I sort of thought I knew already, after lots of school and a few very intensely emotional jobs. But emotional burnout from other people’s tragedies is one thing, this was like good old fashioned “I don’t give a shit anymore, I’m ready to call in sick and I don’t care if they fire me” burnout. 

It wasn’t my fault. We are working on a project that had a hard deadline, our office is understaffed, and we were wildly underprepared for what we were facing. We had new software, a new workflow, and a very short time frame. It had to get done. But last week I worked 57 very stressful hours, and when Monday rolled around after a non-weekend spent working…. I was totally burnt out. 

And I was NOT DONE. I worked Monday, Tuesday, and until about 7 pm the Wednesday before Thanksgiving. Because sometimes, shit just has to get done. 

Now obviously, burnout is bad. There’s a million articles by people way smarter and more experienced than me about how to avoid it. (Apparently I should read some of them). But sometimes, you just have to push through for a few days before you can collapse into your bed. So here’s what I learned:

  1. Treat it like finals week. This might not be the right metaphor for everyone, but I always went into finals week with this mentality like “this is gonna suck but we just have to push hard for one week and then it’s over”. My whole sleep schedule would flip, I would stock up on caffeine and just like… lean into the messiness of it. I found that adopting the same mentality about this short term work project made it allllmost fun… like a very miserable adventure.
  2. Speaking of caffeine… Get yourself treats. For me it was those bottled Starbucks frappuccinos that are entirely sugar, yerba mate, and peach rings. Sometimes, you just have to bribe yourself.
  3. ADULTS CAN BE SO PETTY. This isn’t really a how-to thing I guess, but an observation. I work with real adults who are not young people, and oh my God they are so catty and petty when they are stressed. So much so that it made me laugh, and honestly I think that saved me. I usually take mean emails very personally, so being able to laugh at these ones (some of which were SO ridiculous) was surprising and so necessary.
  4. Phone a friend.
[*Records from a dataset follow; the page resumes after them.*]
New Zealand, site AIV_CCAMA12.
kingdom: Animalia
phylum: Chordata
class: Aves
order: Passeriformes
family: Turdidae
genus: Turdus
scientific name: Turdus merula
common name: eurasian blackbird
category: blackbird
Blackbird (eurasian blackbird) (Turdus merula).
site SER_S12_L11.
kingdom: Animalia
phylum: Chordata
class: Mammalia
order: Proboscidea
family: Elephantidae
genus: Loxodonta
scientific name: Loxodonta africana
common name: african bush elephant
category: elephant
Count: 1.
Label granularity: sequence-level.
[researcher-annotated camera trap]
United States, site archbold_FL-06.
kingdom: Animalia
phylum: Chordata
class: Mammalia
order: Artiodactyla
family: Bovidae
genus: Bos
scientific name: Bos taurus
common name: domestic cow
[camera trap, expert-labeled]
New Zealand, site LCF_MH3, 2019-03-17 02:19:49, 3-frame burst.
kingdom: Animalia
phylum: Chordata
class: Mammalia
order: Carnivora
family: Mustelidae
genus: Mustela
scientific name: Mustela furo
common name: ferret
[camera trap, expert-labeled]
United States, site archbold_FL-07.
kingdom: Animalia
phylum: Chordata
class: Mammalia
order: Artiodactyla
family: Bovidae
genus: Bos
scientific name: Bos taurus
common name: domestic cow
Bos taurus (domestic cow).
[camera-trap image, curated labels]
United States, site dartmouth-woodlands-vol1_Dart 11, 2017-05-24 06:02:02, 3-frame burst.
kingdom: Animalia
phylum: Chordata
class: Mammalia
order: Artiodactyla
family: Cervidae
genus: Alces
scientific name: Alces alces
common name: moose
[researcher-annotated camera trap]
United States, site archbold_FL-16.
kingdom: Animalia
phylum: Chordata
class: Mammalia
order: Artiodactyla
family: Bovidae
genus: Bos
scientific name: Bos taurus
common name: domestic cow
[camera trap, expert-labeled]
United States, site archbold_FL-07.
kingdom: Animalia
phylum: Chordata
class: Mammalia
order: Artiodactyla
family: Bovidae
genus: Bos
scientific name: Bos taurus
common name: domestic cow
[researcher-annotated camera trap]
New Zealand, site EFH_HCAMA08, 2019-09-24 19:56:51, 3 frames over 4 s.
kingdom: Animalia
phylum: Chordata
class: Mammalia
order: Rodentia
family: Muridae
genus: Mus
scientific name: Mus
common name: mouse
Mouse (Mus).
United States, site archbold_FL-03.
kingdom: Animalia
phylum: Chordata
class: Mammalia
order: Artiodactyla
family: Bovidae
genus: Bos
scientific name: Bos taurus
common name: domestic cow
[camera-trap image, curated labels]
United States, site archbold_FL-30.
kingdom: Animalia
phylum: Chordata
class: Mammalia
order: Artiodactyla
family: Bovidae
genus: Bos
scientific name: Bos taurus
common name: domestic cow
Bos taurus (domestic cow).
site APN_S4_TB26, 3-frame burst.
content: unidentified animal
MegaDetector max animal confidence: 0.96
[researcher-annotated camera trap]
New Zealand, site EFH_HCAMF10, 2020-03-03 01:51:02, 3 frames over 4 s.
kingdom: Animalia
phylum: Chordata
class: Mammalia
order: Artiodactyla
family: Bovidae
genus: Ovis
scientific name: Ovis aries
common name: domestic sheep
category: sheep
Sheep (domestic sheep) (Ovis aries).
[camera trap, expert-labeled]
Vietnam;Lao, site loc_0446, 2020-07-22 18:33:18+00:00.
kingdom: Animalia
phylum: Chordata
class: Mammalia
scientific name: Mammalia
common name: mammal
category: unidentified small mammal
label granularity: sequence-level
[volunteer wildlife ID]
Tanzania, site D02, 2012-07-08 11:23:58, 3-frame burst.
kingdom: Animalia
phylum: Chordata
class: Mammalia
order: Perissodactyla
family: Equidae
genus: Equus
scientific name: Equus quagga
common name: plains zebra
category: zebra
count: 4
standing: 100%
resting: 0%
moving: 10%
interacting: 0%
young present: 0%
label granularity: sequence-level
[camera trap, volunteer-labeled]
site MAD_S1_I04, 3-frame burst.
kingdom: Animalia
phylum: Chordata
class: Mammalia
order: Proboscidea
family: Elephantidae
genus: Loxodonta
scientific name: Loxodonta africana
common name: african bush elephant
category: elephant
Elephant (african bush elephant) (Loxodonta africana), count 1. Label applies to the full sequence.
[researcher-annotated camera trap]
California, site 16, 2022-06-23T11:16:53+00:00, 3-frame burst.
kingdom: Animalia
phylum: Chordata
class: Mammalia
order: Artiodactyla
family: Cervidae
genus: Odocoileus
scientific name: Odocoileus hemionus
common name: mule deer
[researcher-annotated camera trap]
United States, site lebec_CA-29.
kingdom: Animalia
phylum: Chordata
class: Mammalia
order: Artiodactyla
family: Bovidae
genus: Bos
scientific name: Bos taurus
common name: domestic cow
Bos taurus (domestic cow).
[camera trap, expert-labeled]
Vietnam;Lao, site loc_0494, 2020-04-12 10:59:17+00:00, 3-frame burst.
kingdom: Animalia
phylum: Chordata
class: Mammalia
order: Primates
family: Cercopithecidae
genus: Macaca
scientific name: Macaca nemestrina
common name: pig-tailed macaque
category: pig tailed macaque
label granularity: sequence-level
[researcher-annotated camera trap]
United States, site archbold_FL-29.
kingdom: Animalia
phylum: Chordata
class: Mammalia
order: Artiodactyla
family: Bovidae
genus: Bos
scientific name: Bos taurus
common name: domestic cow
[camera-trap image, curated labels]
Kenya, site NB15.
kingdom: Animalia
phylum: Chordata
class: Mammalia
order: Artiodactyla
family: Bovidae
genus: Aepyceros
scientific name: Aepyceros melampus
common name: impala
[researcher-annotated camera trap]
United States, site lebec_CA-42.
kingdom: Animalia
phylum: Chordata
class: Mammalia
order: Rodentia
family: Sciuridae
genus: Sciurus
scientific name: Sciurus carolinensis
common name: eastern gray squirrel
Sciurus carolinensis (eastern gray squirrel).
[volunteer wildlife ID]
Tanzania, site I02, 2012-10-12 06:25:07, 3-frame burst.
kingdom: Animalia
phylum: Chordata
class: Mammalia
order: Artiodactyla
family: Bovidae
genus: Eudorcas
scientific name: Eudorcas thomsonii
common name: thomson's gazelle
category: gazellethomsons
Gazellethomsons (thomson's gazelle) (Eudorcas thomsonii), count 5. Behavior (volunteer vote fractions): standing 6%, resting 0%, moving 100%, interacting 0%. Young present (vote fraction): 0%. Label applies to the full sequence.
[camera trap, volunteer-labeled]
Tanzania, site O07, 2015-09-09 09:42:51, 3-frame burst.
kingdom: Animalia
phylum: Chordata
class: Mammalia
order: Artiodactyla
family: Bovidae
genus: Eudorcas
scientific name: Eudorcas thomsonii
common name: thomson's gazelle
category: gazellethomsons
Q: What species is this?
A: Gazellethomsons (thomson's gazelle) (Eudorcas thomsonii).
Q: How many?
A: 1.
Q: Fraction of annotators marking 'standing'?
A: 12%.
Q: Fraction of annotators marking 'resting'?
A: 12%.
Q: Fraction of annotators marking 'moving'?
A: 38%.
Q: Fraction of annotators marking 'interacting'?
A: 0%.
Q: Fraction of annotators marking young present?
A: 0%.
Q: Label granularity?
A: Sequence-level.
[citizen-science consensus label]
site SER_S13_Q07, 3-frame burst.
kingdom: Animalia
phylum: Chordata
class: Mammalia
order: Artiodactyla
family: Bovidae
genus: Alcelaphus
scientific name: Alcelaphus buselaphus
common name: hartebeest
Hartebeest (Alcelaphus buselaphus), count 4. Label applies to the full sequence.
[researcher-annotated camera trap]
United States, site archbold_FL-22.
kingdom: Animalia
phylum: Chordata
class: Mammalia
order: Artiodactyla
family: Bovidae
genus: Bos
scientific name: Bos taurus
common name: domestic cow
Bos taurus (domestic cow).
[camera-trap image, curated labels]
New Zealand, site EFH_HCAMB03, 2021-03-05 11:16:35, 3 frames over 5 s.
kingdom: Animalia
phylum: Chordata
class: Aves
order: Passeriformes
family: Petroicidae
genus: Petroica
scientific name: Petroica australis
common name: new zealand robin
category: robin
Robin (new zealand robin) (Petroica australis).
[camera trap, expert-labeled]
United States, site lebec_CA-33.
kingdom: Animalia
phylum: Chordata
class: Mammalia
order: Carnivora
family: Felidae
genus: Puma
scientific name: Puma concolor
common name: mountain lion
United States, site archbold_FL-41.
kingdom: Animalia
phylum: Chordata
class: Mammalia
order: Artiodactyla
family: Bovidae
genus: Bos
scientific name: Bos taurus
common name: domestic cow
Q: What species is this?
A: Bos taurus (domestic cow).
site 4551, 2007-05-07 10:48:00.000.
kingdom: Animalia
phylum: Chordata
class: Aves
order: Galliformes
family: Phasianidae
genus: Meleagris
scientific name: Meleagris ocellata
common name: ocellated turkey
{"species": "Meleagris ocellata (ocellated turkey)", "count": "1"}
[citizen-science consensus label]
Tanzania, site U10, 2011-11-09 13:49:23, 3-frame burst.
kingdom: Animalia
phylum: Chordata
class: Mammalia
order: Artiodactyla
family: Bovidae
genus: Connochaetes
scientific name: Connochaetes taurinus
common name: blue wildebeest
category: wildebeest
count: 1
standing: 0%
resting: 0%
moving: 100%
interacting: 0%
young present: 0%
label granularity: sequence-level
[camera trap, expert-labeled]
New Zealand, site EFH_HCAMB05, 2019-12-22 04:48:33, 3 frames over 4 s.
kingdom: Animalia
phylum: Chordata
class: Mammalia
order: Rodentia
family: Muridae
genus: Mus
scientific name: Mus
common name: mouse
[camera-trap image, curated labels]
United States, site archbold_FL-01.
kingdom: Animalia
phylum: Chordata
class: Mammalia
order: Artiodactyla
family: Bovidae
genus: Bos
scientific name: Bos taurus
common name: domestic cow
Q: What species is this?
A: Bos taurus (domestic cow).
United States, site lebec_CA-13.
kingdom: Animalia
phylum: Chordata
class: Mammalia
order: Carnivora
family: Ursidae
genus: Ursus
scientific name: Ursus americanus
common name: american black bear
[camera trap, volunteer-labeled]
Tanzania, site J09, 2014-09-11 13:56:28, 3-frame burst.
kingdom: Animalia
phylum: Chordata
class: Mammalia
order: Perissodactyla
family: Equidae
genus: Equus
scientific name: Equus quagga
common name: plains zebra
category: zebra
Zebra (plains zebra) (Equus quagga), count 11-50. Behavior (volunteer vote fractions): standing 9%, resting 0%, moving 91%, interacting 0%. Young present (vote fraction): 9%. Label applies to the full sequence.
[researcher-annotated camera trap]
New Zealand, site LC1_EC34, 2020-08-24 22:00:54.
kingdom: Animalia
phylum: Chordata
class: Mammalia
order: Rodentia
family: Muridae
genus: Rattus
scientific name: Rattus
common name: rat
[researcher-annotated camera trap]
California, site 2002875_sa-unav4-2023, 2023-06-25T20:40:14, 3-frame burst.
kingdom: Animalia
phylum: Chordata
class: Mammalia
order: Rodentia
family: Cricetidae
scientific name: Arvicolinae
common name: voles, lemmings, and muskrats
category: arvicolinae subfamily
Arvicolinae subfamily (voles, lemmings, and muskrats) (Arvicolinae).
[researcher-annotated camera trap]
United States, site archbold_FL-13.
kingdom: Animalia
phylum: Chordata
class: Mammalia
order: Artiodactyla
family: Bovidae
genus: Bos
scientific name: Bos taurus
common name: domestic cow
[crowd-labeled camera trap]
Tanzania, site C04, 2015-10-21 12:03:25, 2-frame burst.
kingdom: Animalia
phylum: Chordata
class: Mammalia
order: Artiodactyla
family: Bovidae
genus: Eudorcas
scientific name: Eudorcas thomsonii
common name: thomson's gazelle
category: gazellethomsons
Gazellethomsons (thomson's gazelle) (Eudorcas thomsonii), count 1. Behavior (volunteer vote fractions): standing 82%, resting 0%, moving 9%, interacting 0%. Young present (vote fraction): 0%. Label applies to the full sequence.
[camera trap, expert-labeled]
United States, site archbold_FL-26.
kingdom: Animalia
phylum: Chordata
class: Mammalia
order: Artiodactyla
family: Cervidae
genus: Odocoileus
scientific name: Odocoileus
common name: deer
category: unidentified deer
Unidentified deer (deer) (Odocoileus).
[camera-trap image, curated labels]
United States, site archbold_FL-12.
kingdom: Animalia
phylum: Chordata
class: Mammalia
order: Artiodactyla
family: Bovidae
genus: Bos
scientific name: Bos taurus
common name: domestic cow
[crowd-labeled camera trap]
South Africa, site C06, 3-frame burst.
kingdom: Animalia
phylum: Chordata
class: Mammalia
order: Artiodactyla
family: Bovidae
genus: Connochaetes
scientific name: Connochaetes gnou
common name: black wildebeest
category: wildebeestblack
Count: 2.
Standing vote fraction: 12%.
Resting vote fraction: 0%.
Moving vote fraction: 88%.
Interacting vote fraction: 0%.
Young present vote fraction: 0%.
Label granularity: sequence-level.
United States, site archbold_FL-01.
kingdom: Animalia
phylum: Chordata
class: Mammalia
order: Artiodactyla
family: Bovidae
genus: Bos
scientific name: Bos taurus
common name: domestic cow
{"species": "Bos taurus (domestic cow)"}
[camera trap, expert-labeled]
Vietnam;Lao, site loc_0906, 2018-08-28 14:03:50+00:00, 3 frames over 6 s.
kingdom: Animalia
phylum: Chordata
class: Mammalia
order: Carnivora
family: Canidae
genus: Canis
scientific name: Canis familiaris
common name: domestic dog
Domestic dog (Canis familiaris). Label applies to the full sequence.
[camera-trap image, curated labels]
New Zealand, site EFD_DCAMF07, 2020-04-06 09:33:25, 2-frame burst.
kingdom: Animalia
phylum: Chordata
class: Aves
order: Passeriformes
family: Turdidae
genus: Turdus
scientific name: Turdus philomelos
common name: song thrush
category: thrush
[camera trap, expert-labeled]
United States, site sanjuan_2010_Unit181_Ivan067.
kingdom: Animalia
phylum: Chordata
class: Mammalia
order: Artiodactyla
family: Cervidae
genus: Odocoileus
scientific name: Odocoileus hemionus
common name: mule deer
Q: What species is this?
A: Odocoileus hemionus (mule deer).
Like, even if you don’t have time. Do it while you’re doing some mindless task. Rant to them about how stupid people can be. It will make you feel better.

Honestly, this week was terrible and I hope that none of you have to face this kind of misery any time soon… but if you do, it will suck. But if it’s truly temporary, then you got this. Treat it like an adventure for the adrenaline rush, stock up on snacks for the sugar rush, laugh at people’s pettiness for the endorphin rush, and phone a friend for… idk my pattern fell apart. 

Whatever happens, just remember that you totally got this, and it’s just a job. You are more than your workplace contribution, no matter how it feels in the moment (and trust me, I felt like my whole world was falling apart for a good 72 hours this week). 

If you need a friend to phone let me know, and as always thank you for being here.